Das gilt übrigens entsprechend auch für das Kultur- und Geistesleben der Nation. Beispiel: Die „deutschen Dome“, in der Vergangenheit gern mal als besondere Leistungen deutscher Kultur bezeichnet, waren in Wirklichkeit Ergebnisse europäischen Kultur-Austausches. Die gotischen Dome z.B. wurden zuerst in Frankreich geplant und erbaut, dann wurde der gotische Baustil in anderen Ländern Europas aufgegriffen. Egal, welche Beispiele man heranzieht: Immer wieder haben kulturelle Neuerungen aus einem Land Einfluss auf andere Länder ausgeübt, und das nicht zum Schaden dieser anderen. Meist haben Regionen sich wechselseitig kulturell befruchtet und damit bereichert. Was, bitte, sollte denn da Abgrenzung und Abschottung bringen?
Übrigens, um auf den Ausgangspunkt zurückzukommen: „Deutsch“ ist ein Begriff, der historisch auf die Sprache der Menschen zurückgeht, die im Mittelalter im deutschen Sprachraum lebten — mit all seinen Varianten und Dialekten. „Deutschland“ ist also eher das Gebiet, in dem (fast) alle Einwohner deutsch sprechen. Da ist die Abstammung nicht entscheidend, sondern der vorrangige Gebrauch dieser Sprache.

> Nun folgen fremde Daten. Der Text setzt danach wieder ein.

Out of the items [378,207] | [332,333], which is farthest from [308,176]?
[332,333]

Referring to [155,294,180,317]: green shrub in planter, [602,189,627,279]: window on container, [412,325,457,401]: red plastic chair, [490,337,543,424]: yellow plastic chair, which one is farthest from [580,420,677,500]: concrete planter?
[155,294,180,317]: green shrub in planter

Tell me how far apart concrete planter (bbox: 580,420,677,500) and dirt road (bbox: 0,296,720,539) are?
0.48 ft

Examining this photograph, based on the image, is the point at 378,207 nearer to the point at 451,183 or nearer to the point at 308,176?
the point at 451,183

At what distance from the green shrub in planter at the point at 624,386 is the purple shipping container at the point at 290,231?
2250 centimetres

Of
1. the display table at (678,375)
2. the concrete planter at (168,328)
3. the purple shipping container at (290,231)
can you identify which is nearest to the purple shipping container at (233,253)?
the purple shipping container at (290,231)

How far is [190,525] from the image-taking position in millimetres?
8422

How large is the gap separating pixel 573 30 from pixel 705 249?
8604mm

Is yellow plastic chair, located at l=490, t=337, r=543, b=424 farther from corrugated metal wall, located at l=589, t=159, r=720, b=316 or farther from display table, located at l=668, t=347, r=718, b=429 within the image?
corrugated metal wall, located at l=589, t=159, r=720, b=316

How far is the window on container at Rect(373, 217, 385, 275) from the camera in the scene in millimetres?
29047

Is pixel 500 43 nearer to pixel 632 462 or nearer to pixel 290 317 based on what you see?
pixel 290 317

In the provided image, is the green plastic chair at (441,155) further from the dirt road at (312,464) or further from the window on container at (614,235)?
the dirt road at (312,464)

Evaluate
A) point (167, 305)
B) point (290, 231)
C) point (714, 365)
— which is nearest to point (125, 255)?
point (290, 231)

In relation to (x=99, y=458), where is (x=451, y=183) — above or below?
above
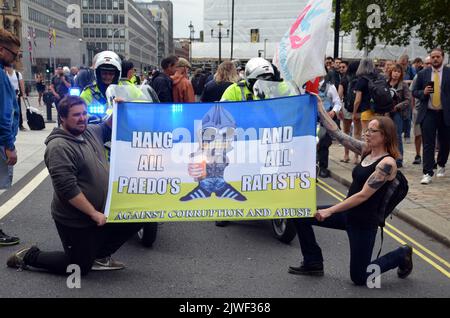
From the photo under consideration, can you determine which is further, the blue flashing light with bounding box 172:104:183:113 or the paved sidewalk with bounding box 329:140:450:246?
the paved sidewalk with bounding box 329:140:450:246

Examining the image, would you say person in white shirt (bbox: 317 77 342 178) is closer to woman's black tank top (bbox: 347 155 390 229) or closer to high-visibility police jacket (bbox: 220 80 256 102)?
high-visibility police jacket (bbox: 220 80 256 102)

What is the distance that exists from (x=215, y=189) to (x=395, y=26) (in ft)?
93.0

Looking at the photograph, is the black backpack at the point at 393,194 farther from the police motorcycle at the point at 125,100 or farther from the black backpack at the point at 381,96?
the black backpack at the point at 381,96

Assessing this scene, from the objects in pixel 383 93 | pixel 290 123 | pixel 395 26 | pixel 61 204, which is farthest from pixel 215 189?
pixel 395 26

Wenn ich erlebe, dass etliche Menschen „mit Migrationshintergrund“ die deutsche Sprache perfekt beherrschen und alltäglich gebrauchen, also in ihr zu Hause sind, dann frage ich mich, wozu einige Leute eigentlich unbedingt von „Biodeutschen“ reden wollen. Seltsam klingt das vor allem aus dem Munde von Leuten, die die deutsche Sprache keineswegs immer so gut beherrschen. Aber das müsste ja nicht stören, wenn diese Deutschen das Herz auf dem richtigen Fleck hätten, wenn sie einen moralischen Kompass besitzen würden, der dem Menschen als Mensch begegnet. Und wenn sie Menschen nicht sofort in Schubladen steckten, sondern erstmal schauen würden, wen sie vor sich haben. Aber wer nicht genauer hinschauen, sondern lieber die Menschen schon auf den ersten flüchtigen Blick beurteilen und sortieren will, wer sie schnell in Schubladen schiebt, der landet auch schnell bei Fremdenfeindlichkeit und Abschottung. Und genau das bringt uns eben nicht weiter, im Gegenteil, wie oben ausgeführt. Mit anderen Worten: Fremdenfeindlich sein ist unpatriotisch.
W. R.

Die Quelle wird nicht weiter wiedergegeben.